The journey toward an expanded Port of Churchill has only just begun
CBC
Compared to other major projects granted "national importance" status by Mark Carney’s Liberal government, the proposed expansion of the Port of Churchill is still a very fuzzy idea.
It’s relatively easy to wrap your brain around what it means to expand a liquefied natural gas terminal in Kitimat, B.C. or build a new copper mine at McIlvenna Bay, Sask., to name two major projects already in the works.
Manitoba’s megaproject involves five components, most of which remain entirely conceptual at this point and can not be defined before a series of economic, engineering and environmental questions are answered.
According to Premier Wab Kinew’s office, the project involves a port expansion of some sort, an upgraded Hudson Bay Railway, an all-weather road to Churchill and perhaps other northern Manitoba destinations, the presence of icebreakers in Hudson Bay, and an "energy corridor" that could involve the transport or transmission of liquefied natural gas, crude oil, natural gas, electricity or hydrogen, the latter most likely in form of ammonia.
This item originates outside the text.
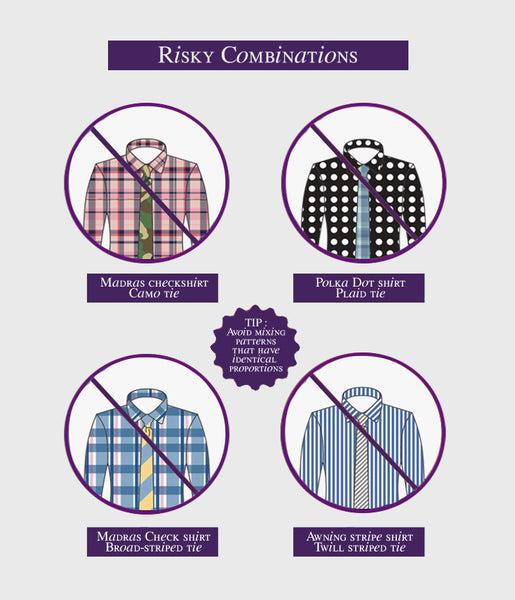 Matching the right tie patterns to Men's Work Shirts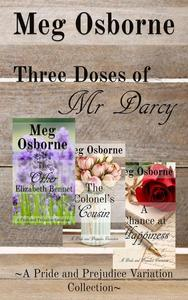 Three Doses of Mr Darcy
Kinew said Thursday "it’s going to take some time" to better define the scope of the project, let alone come up with a projected cost. The province is spending $750,000 this winter to study what would be required in terms of icebreaking to allow all-season shipping through Hudson Bay, he said.
The list of what needs to be determined beyond that is long for Arctic Gateway Group, the Indigenous-led company that owns the railway to Churchill and the port in the northern Manitoba town.
It must determine the economic case for the increased shipping of commodities through Canada’s coldest rail-accessible deepwater port, the environmental feasibility of including fossil fuels among those commodities and the geographic placement of an expanded port — if such an expanded port is even possible, given the climate and geography of Hudson Bay.
Trevor Heaver, professor emeritus in transportation and logistics at the University of British Columbia, said he doesn’t believe there will be a purely economic case for expanding the Port of Churchill — but says Canada should still pursue the project, anyway.
Heaver said he cannot conceive of a single commodity — not potash, not minerals and not even fossil fuels — that makes more sense to ship through Churchill than through Canada’s existing coastal seaports.
"I can't see this being financially feasible. There's not going to be a positive economic return there," Heaver said Thursday in an interview.
"But you've got to view these things from a national perspective, and that is present in this route."
Heaver said Canada ought to consider the Port of Churchill as an insurance policy against another flood at the Port of Vancouver, another labour disruption there or at the Port of Montreal, or potential shipping obstacles through the United States.
By definition, insurance comes with a cost.
"But it's surprising how often a high-cost alternative will become a useful niche," Heaver said.